**Passage:**
In December 1857 Oak Bluffs was technically still a part of Edgartown when Frederick Douglass, the acclaimed abolitionist and former slave, spoke at the Federated Church, memorialized in a story in the Vineyard Gazette. Every year on the Fourth of July the church invites folks to read his famous speech, The Meaning of the Fourth of July for the Negro. A summation of that speech in Douglass’s words is, “What, to the American slave, is your Fourth of July? I answer; a day that reveals to him, more than all other days in the year, the gross injustice and cruelty to which he is the constant victim.”

**Your instructions:** In the passage about Frederick Douglass's visit, what does the church invite people to do every year on the Fourth of July?

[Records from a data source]
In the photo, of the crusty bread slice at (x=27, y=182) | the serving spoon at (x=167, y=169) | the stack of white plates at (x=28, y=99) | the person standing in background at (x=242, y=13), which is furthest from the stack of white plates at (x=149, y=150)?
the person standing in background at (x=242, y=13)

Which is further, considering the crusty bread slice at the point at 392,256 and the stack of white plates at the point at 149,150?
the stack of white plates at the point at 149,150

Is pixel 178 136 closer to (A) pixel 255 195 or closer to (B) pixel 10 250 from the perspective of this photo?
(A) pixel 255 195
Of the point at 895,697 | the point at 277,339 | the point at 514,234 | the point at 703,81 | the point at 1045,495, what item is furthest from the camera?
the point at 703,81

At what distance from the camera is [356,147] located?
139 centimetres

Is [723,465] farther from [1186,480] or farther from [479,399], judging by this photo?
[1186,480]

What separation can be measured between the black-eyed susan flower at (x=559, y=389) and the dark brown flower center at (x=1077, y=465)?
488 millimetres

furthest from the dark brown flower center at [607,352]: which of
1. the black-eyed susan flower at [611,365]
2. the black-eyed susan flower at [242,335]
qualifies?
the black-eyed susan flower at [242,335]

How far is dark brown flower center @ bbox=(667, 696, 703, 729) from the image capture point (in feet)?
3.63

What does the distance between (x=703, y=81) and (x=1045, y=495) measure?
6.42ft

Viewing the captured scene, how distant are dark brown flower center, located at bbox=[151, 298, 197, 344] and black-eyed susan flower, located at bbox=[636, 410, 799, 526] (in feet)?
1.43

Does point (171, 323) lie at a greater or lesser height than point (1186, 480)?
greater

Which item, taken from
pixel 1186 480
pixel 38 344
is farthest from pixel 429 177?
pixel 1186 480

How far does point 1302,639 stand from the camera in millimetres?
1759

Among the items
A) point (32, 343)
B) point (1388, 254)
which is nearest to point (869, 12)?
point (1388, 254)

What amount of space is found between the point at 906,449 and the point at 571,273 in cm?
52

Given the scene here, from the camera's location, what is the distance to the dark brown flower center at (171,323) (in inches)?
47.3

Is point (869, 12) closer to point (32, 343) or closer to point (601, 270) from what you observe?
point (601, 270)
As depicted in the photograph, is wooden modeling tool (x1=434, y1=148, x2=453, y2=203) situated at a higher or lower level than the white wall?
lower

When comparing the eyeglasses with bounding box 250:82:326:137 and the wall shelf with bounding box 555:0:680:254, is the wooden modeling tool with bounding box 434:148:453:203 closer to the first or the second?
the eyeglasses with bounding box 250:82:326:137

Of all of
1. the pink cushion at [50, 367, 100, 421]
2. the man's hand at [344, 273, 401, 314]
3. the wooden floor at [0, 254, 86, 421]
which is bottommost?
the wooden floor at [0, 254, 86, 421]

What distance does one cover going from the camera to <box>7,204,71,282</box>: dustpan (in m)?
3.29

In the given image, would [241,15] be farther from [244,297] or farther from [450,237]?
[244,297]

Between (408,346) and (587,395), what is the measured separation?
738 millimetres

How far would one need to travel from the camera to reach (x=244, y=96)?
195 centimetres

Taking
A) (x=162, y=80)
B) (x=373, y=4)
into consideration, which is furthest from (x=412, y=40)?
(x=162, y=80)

**Expected answer:** To read Douglass's famous speech, The Meaning of the Fourth of July for the Negro.